Chapter 1: The Habit Loop — foundational ideas about why/how we develop habits
Chapter 2: The Craving Brain — which should be about how new habits are created, but really this is sprinkled into different sections throughout the book
Chapter 3: The gold Rule of Habit Change — which takes you through how we can be successful (already, there’s a fair bit of overlap between some of the main points of chapters 2 and 3, but there are enough interesting personal stories, etc to keep you engaged).
Part 2 — Habits of Successful Organizations goes through a variety of businesses that have successful transformed themselves through thoughtful change of bureaucratic structures.
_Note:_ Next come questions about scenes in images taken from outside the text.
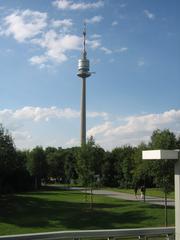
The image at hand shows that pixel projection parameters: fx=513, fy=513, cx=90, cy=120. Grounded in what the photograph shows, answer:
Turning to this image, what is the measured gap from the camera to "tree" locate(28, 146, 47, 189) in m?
80.4

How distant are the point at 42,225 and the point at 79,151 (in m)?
12.9

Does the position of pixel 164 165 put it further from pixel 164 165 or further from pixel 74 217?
pixel 74 217

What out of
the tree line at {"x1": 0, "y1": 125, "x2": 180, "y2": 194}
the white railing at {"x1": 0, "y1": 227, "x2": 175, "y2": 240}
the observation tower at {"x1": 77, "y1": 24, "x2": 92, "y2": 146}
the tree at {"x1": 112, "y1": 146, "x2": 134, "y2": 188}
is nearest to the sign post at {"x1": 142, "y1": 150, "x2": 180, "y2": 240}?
the white railing at {"x1": 0, "y1": 227, "x2": 175, "y2": 240}

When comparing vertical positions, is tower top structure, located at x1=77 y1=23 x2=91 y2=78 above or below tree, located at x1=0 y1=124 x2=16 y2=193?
above

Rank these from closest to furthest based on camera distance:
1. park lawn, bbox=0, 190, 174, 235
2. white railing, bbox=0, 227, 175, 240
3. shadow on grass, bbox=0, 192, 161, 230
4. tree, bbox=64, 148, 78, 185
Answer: white railing, bbox=0, 227, 175, 240
park lawn, bbox=0, 190, 174, 235
shadow on grass, bbox=0, 192, 161, 230
tree, bbox=64, 148, 78, 185

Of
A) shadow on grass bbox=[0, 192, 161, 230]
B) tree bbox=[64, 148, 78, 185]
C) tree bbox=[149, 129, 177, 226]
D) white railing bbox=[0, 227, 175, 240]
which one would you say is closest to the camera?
white railing bbox=[0, 227, 175, 240]

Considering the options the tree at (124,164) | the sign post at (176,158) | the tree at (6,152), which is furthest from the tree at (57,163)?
the sign post at (176,158)

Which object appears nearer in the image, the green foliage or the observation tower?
the green foliage

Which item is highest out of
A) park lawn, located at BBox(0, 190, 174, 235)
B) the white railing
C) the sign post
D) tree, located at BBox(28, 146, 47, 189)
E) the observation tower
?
the observation tower

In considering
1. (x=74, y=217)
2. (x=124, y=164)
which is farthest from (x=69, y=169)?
(x=74, y=217)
Chapter 4: Keystone Habits — discusses that not all habits are created equal, sometimes a small shift (or better yet a small shift in a key place) has overarching positive benefits.
Chapter 5: Starbucks and the Habit of Success — talks about the importance of willpower (that it’s a finite resource, that you can give yourself scripts to overcome trying situations).
Chapter 6: The Power of a Crisis — looks at how sometimes older, more entrenched organizations need a crisis before they can see how unhealthy their habit loops have become.
Chapter 7: How Target Knows What You Want Before You Do — describes how companies like Target gather rewards-level information to be able to predict which of their clients are pregnant (and also how to advertise to such clients without seeming creepy and stalker-ish).
Part 3 — Habits of Societies gives us historical and current events perspectives on how everything from the Montgomery Bus Boycott to individual addicts are controlled (either implicitly or explicitly) by our habits/addictions.
Chapter 8: Saddleback Church and the Montgomery Bus Boycott — talks about how Rosa Parts was not the first person to be arrested for not-giving-up her seat, but was well-connected in social circles above and below what you would’ve expected, and also that there were social and peer pressure factors that all became confounding factors to the eventual start of the Civil Rights Movement.
Chapter 9: The Neurology of Free Will — really goes a little off the rails here at the end, talking about a gambling addict and a man who accidentally murders his wife while asleep. It was a very… odd chapter to end the book on.
Overall? It’s a fun book that’s full of more in-depth looks at some news-worthy controversies on a deeper level, as well as business successes that anyone who’s interested in business will find worthy. It’s not really, completely a how-to-change-habits book (though it makes some general strides in that direction in the afterword and throughout), but it’s entertaining despite the fact that I felt like some of the research bits were either beaten-to-death or, alternatively, oddly glossed over.
Comparison to Other Books:
This was probably more entertaining/interesting than my first Jim Collins book… as I’ve said before, Jim Collins can get a little repetitive (and Good to Great, Great by Choice, Built to Last, How the Mighty Fall… they all start to blur together after a while). It’s also more well-written than First Break All the Rules and easier to swallow than the Stephen Covey books (which I found a little too prescriptive).